What this says to me is: "Kevin, you did a great job and continually do a great job maintaining your books. Some other asshole doesn't have your skill so it's your job to clean their shit up". In reality what they say is "Kevy wevy, could you organize the poetry section? Please?" Still it gets on my nerves.
Today I had to clean up the politics section and (appropriately) it was a train wreck. I did my job and STILL had time to kill, so I did what any other person would do: I un-did my job and did it again. And again, and again, and again.
"Wow" they would say. "Kevin's really cleaning up that section". It never fails.
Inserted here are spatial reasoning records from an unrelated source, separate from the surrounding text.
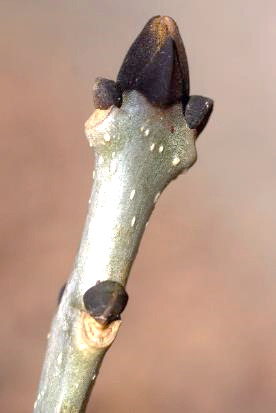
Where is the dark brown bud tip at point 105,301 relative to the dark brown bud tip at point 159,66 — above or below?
below

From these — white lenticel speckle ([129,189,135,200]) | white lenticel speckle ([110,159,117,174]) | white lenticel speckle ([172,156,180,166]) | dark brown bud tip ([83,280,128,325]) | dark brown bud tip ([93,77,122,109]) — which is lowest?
dark brown bud tip ([83,280,128,325])

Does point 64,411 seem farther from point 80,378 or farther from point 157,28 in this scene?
point 157,28

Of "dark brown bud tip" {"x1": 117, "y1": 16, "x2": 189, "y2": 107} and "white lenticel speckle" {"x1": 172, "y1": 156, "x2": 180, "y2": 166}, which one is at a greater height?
"dark brown bud tip" {"x1": 117, "y1": 16, "x2": 189, "y2": 107}

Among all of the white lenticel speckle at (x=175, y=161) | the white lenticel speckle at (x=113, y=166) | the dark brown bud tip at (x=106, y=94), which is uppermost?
the dark brown bud tip at (x=106, y=94)

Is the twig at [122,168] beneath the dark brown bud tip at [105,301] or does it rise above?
above

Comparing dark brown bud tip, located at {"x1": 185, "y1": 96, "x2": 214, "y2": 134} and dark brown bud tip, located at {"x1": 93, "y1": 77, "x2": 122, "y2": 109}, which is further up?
dark brown bud tip, located at {"x1": 185, "y1": 96, "x2": 214, "y2": 134}

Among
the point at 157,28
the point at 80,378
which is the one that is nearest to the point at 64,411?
the point at 80,378
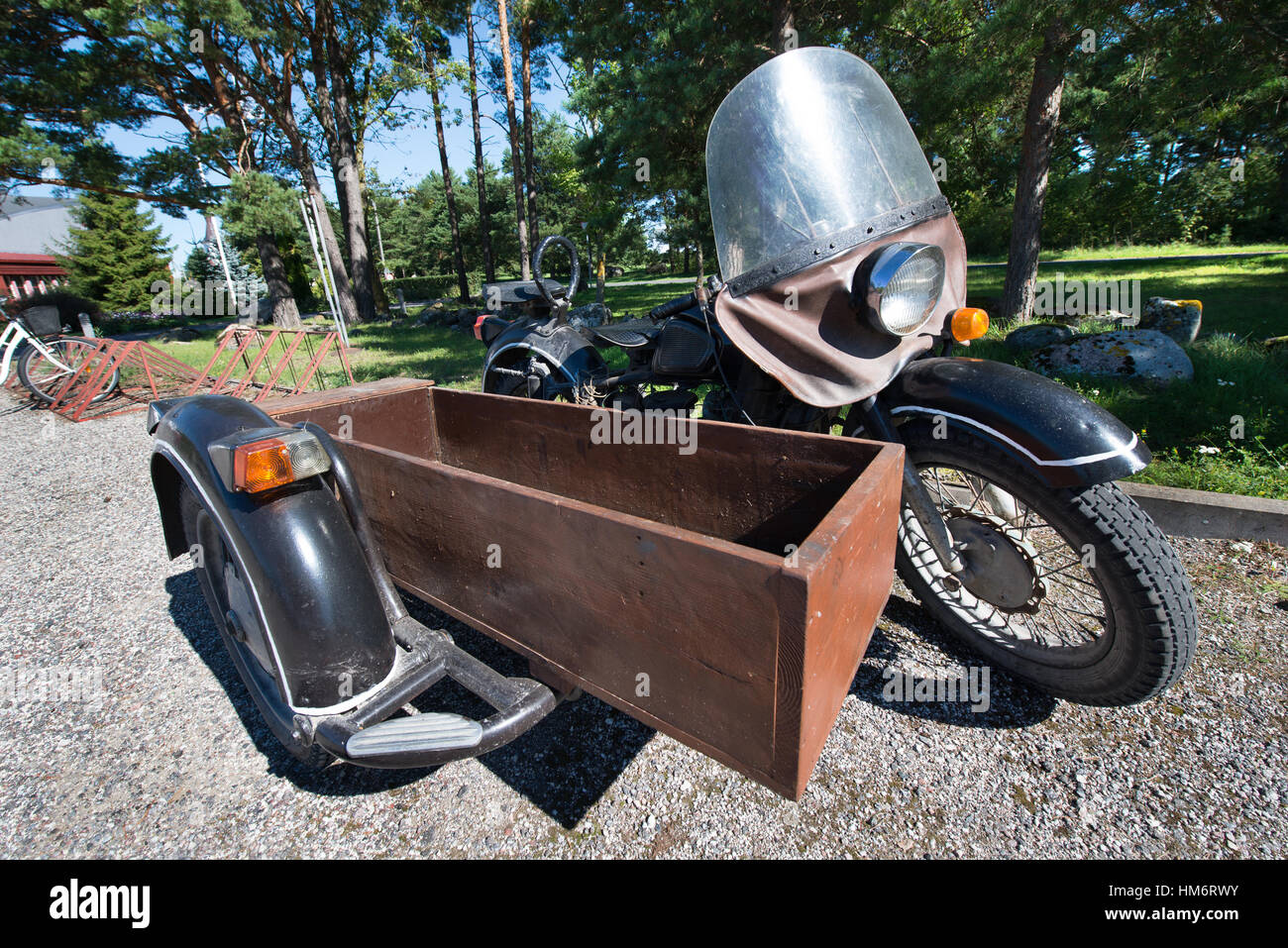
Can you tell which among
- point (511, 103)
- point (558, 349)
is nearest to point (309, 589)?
point (558, 349)

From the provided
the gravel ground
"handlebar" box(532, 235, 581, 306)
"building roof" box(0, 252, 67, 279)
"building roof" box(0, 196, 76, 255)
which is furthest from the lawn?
"building roof" box(0, 196, 76, 255)

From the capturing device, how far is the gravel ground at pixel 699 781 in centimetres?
158

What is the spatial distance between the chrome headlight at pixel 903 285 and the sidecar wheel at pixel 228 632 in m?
2.07

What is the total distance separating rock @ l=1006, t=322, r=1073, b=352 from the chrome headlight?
4.41 m

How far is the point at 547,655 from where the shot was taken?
4.82ft

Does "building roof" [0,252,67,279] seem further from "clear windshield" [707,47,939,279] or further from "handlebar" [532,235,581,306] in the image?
"clear windshield" [707,47,939,279]

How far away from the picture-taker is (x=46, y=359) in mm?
7840

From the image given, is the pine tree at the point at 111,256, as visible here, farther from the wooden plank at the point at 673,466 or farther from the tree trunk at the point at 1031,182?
the tree trunk at the point at 1031,182

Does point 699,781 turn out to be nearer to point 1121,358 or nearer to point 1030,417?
point 1030,417

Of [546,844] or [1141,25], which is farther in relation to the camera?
[1141,25]

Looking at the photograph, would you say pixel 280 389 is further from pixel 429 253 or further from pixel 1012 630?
pixel 429 253

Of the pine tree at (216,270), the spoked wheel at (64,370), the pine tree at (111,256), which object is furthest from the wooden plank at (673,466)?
the pine tree at (216,270)

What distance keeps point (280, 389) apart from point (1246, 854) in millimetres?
8260
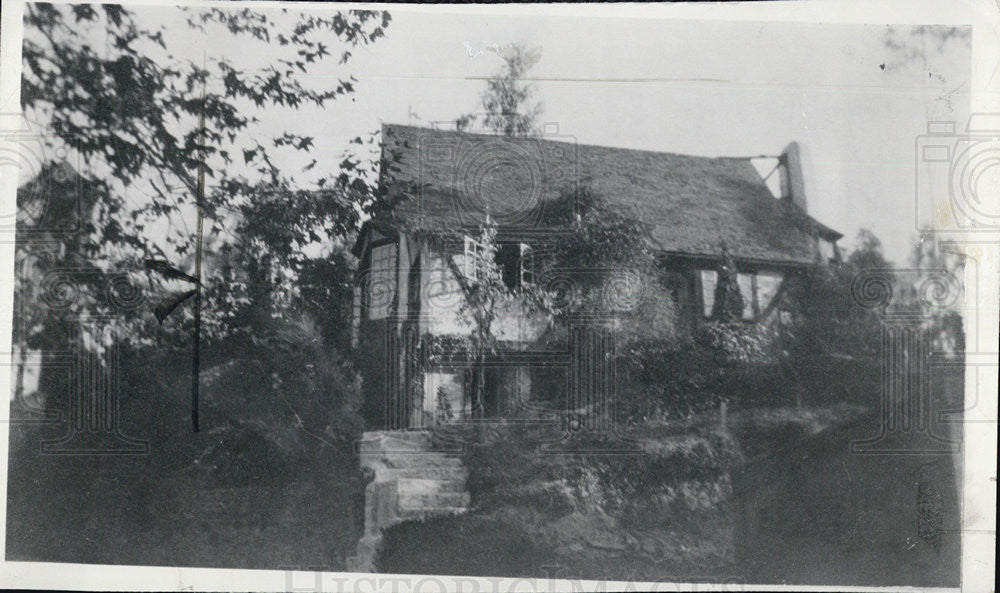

Today however that same militant asshole who assigned me the job must have had one of his cronies spying on me, because he ran over and said: "DID YOU JUST ALPHABETIZE THOSE BOOKS, SHUFFLE THEM AROUND, THEN RE-ALPHABETIZE THEM?"
I really had nothing to say. I could see the Grand Theft Auto font floating over my head as a camera mounted on a helicopter flew away, keeping me in frame, rocking back and forth:
"Yeah. Sorry. I'm a little under the weather today"
The minute I said it I realized I had my bullshit excuses for fucked-up situations mixed up.
Again. Deer in headlights.
After a few beats of awkwardness I said:
"I didn't do that. I took these off the shelf because there was a book trapped behind them, you know that space behind the shelved books and the shelf itself?"
He stared at me, pissed off. I thought I was done for. After an even longer pause, he goes:
"OOOOHH. God I just hate that space. Good work." and waddled off.